Here is a table, similar to what I provided above, that shows you where each item is located in each of the first five waves of NYS data:

Warr (1993) Figures 2-4 NYS Items
Item Wave 1 Wave 2 Wave 3 Wave 4 Wave 5
ICPSR number1 8375 8424 8506 8917 9112
Age V169 V7 V10 V6 V6
Still run around with friends V375 V221 V319 V299 V326
Try to stop activities V376 V222 V320 V300 V327
Lie to police V377 V223 V321 V301 V328

1 Note: indicates the icpsr number for the data set and not a survey item

5.1: Extend Warr’s Analysis of Commitment to Delinquent Peers

In order to complete the assignment, here is what you need to do:

  1. Before looking at the data, write a brief statement or commentary about whether you think the other two “commitment to delinquent peers” items will have a similar age distribution to the “lie to police” item for which you already produced the descriptive table.

  2. Trim, rename, and pool waves 1-5 data so that you have all three “commitment to delinquent peers” items in the same pooled data set.

    • Note: You are welcome to modify the code you wrote in Part 3 to create a pooled data set.
  3. Produce frequency tables for each o the “commitment to delinquent peers” items as well as cross-tabulations for these items by age.

    • Note: see code in Part 4 for example.
  4. Write a brief statement or commentary about the similarities and differences between each of the “commitment to delinquent peers” items in terms of their raw frequency distribution and their age distribution.
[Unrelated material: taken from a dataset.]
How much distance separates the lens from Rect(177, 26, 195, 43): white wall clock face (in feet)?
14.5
  5. Write a “Conclusion” section where you write about what you learned in this assignment and any problems or issues you had in completing it.

Part 6 (Assignment 5.6)

Submit your assignment

  1. “knit” your final RMD file to html format and save it using an informative file name (e.g., “LastName_CRM495_RAssgin5_YEAR_MO_DY”) within a file structure you create for this assignment (e.g., “LastName_CRM495_RAssign5”)

  2. Submit your knitted html file on Canvas.

  3. Place a copy of your root folder your LastName_495_commit folder on OneDrive.

    • Note: The root folder should contain your reproducible file structure for this assignment. This means it should include anything necessary to reproduce your knitted html document with “one click.”